In the wake of the confusion over what the Executive Order means, and how it will be enforced, I want to emphasize the value we place on the diversity and perspective of each member of our community, including all of our international students. We believe that different backgrounds and experiences enrich the learning environment, and we realize that having faculty, staff, and students from all over the world is essential to a great College of Law, and to a great research university.

As President Hart notes, various groups are working to persuade policymakers to address our very real concerns over the terms and scope of the Executive Order.

I understand, as do our faculty and staff, that our many international students and our many community members from immigrant families may feel great stress and anxiety in these times. I feel this personally as the grandson of immigrants who left the Pale of Settlement to escape persecution of Jews.

The College will hold a community forum at the law school next Wednesday, February 8 at 5:30 p.m. to discuss the legal and policy issues raised by the Executive Orders. I encourage you to attend.

In the meantime, if you have questions or concerns, there are campus resources available to you, including the UA Office of Global Initiatives and our own Bacon Immigration Law and Policy Program

Message to UA Community from President Ann Weaver Hart (Released Jan. 29, 2017):

To UA students and employees,

The University of Arizona community has serious concerns about provisions of the January 27, 2017 Executive Order suspending nonimmigrant and immigrant visas from specific countries and suspending the United States’ refugee program. The Order also leaves the status of green card holders working in this country legally ambiguous while suspending admission to the United States of foreign nationals from Iran, Iraq, Libya, Somalia, Sudan, Syria, and Yemen for at least 90 days.

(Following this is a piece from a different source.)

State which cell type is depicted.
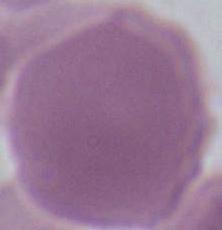
This is an erythrocyte.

We have received reports of students from other universities, as well as highly prized scholars, who were airborne en route to the U.S. at the time the Order was signed being detained upon arrival.  We have also heard from University of Arizona students who are afraid to travel abroad, despite the legality of their visas, and we are deeply concerned for the wellbeing and treatment of our foreign students, scholars, researchers, and professors.  This approach violates the principles on which international university communities of thought, learning, and research are based and will jeopardize the very mission and purpose of the university.

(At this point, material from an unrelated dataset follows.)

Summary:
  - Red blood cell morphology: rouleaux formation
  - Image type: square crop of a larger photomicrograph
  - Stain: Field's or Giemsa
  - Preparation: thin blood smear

We oppose the Executive Order and believe that lawsuits challenging it will be successful.  At least one temporary restraining order related to provisions of the Order has already been issued. 

The Association of American Universities (AAU), the Association of Public and Land-grant Universities (APLU), and the American Council of Education (ACE) are all working to persuade policymakers to address our concerns, and we all understand the importance of America’s historic leading role in education, research, and learning, including students and scholars from around the world.  The present challenge is no exception to this important role.

We recommend that international students and scholars at the University of Arizona postpone any planned international travel until this matter is resolved.  The UA Office of Global Initiatives has been responding to inquiries throughout the weekend and is working to identify those in our community who are on personal travel and may be affected by the order and need our assistance.